Par exemple, l’adaptation de l’offre d’alphabétisation est un facteur
majeur dans le changement de paradigme dans des pays comme le Bénin, le Burkina
Faso, le Mali, la Mauritanie, le Niger, le Tchad et le Togo, qui ont mis en
œuvre le « Programme régional d’éducation des populations pastorales en
zones transfrontalière (PREPP). » L’ambition dudit
programme, piloté par l’Association pour la promotion de l'élevage au Sahel et
en Savane (APESS) depuis 2014, est de soustraire les communautés pastorales de
l’analphabétisme endémique, de contribuer à un meilleur accès à l'emploi pour
les jeunes, à travers le développement de leurs compétences techniques et
professionnelles.
Il est aussi important d’impliquer les
populations locales dans l’élaboration des curriculums scolaires à travers des processus
formels annuels d’information, de consultation et de débats à l’échelle des
régions, départements ou provinces. On pourrait également autoriser des variations du calendrier scolaire en
fonction des régions tout en respectant strictement les standards nationaux
(volumes horaires annuels, dates des examens).
4- Repenser les contenus
et programmes éducatifs.
Il
faut enfin, mettre en œuvre de manière contrôlée et progressive une
révision profonde des curriculums en s’assurant de donner la priorité à :
- L’apprentissage de la
lecture et de l’écriture aussi bien dans les langues locales que dans la langue
officielle.

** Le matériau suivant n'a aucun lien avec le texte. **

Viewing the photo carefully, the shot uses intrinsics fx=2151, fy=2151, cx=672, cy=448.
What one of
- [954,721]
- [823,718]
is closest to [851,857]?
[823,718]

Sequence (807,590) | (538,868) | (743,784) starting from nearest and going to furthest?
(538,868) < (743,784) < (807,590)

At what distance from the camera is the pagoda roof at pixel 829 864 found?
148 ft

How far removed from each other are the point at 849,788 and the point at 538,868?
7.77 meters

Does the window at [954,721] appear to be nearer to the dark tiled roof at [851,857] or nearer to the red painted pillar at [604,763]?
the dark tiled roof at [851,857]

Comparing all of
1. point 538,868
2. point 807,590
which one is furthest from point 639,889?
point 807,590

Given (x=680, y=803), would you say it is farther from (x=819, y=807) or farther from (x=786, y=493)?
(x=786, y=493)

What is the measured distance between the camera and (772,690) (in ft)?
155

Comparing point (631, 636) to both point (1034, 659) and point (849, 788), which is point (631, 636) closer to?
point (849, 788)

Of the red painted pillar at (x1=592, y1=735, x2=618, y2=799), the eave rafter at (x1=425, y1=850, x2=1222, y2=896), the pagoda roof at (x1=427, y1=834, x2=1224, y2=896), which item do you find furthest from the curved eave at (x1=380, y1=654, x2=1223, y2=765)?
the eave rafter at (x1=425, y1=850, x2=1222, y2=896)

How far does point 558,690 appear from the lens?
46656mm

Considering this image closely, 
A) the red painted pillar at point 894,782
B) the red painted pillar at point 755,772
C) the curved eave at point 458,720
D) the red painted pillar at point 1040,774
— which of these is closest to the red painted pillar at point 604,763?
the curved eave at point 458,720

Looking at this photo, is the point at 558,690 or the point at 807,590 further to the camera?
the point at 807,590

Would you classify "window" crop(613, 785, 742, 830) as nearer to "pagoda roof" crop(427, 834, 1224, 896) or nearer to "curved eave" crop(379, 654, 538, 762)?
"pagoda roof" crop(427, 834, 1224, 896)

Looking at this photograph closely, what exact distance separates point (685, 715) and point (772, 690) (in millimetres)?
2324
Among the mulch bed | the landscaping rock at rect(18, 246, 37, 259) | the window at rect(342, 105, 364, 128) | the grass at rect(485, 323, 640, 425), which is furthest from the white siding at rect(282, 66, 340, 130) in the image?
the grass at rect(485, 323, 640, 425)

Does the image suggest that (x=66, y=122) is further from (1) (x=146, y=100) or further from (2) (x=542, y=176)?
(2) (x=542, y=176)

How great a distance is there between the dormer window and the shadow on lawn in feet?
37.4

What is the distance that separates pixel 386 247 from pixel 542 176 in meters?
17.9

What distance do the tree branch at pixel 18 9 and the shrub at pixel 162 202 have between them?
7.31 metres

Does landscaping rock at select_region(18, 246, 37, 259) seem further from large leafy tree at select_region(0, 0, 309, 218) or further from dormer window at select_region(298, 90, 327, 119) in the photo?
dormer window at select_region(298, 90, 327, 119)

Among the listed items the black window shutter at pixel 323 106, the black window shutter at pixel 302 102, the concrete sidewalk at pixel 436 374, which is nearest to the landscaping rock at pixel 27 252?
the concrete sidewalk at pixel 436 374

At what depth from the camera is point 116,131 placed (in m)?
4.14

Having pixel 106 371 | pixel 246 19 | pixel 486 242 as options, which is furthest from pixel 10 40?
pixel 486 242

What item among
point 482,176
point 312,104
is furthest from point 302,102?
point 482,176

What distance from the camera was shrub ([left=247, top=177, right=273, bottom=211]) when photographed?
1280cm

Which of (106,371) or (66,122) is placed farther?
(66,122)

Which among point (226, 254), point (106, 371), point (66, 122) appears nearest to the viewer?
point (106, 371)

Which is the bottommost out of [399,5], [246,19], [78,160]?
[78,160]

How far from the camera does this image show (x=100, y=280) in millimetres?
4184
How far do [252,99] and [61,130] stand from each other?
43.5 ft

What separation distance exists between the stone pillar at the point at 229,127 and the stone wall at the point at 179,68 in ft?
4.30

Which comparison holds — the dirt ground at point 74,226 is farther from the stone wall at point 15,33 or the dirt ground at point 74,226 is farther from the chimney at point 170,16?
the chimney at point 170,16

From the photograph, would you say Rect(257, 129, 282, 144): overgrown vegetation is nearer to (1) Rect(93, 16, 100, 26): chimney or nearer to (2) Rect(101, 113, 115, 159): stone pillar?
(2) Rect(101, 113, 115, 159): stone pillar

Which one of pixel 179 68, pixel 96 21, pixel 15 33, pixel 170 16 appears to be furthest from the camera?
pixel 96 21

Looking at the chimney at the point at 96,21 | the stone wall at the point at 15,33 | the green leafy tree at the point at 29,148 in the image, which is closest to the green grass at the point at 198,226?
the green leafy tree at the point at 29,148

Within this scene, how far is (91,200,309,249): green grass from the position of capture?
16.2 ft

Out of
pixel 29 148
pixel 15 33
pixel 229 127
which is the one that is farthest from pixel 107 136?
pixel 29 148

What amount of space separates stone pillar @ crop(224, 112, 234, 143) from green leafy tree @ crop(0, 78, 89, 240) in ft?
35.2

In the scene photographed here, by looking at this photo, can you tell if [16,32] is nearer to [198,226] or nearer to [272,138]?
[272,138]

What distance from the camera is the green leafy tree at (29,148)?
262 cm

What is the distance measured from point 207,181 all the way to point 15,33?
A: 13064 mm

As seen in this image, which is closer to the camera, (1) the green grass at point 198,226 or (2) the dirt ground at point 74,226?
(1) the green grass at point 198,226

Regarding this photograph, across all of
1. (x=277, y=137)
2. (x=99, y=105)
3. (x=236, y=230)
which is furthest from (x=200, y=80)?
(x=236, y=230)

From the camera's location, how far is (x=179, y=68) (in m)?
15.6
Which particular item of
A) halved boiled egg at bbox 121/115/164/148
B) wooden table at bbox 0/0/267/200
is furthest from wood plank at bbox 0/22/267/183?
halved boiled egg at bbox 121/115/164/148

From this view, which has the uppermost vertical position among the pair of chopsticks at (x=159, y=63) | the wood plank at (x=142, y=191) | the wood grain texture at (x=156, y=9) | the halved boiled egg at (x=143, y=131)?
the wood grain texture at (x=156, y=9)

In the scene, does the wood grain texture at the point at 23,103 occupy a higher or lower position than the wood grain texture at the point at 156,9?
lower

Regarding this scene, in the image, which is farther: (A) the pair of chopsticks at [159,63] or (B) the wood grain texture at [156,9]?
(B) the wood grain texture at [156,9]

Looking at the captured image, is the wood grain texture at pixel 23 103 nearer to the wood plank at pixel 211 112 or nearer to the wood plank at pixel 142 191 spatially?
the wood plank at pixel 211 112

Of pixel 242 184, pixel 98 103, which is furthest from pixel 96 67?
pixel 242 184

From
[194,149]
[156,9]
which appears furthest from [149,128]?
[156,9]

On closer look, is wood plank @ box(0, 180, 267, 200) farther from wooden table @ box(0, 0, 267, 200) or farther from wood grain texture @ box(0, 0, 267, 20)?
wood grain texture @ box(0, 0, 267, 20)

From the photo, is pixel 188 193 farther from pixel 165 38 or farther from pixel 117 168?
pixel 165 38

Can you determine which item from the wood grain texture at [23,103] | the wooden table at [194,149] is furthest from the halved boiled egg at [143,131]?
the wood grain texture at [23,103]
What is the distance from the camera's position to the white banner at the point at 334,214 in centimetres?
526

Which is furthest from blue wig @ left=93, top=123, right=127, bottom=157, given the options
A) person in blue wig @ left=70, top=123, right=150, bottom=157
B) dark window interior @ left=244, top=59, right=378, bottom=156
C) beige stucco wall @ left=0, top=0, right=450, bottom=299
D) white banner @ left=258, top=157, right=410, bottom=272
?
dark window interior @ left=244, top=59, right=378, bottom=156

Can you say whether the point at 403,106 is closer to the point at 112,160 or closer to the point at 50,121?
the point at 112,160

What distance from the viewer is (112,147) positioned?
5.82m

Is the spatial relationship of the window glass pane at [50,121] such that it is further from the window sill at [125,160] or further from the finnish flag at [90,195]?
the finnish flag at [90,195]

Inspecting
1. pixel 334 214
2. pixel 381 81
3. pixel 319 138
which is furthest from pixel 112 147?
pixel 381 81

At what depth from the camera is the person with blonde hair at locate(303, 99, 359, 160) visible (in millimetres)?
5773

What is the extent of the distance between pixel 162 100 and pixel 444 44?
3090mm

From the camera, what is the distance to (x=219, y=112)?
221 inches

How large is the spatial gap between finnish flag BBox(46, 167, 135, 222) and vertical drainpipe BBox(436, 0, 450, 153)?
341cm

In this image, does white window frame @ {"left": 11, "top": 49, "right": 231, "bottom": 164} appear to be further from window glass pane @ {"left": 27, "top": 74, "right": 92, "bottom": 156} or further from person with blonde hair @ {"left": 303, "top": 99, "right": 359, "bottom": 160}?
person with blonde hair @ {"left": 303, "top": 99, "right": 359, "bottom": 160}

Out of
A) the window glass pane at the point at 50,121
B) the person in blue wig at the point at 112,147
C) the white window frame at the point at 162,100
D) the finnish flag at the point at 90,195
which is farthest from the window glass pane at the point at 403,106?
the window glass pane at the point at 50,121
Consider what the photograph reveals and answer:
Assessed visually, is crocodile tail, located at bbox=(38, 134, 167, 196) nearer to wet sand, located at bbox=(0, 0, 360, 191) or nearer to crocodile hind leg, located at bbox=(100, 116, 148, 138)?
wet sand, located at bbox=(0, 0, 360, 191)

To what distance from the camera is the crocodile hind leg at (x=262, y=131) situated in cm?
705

Pour y parvenir, il faudra implémenter des politiques nationales de
promotion de la lecture, de la culture générale et des TIC, dotées d’un budget
autonome, au sein de toutes les classes sociales. Dans ce cadre, l’Association
pour le développement de l’éducation en Afrique (ADEA), à travers son Pôle de
qualité inter-pays sur l’Alphabétisation et les Langues nationales et son
Groupe de travail sur les livres et les matériels éducatifs (GTLME), participe
activement à l’animation du dialogue politique et au renforcement des capacités
techniques des pays africains.
- L’initiation aux
mathématiques et aux sciences de la vie et de la terre par des activités
ludiques adaptées aux enfants et recourant à des matériaux locaux;
- L’introduction ou la
réintroduction de l’éducation civique et morale, la découverte de la diversité
des cultures, croyances et religions et le patrimoine historique et culturel
africain ;
- Le recours à des méthodes
pédagogiques attractives pour les enfants, notamment l’utilisation du théâtre,
des jeux de rôle, l’initiation aux débats ou l’usage des TIC. Par exemple, la Fondation Didier Drogba en collaboration avec l’ADEA et l’UNESCO ont mis en
œuvre un projet d’alphabétisation par le téléphone portable et les tablettes
qui s’est révélée efficace dans plusieurs pays africains pour la prise en
compte des apprenants en situation de mobilité ou peu disponibles pour suivre
les cours en présentielle.
Partager les données et impliquer les citoyens
Un grand moyen de créer
les conditions pour la mise en œuvre de recommandations évoquées ci-dessus est
de partager des informations précises sur les différentes dimensions du défi
éducatif avec les citoyens et de créer des débats publics de qualité permettant
d’agir efficacement et de corriger en permanence les dysfonctionnements
observés.
La création d’une vaste coalition d’organisations et de citoyens
engagés sur les questions d’éducation au niveau de chaque pays ainsi que la
mise en place d’un réseau au
niveau régional (dépassant les barrières linguistiques) favoriserait également les
échanges de leçons et d’expériences des différents pays.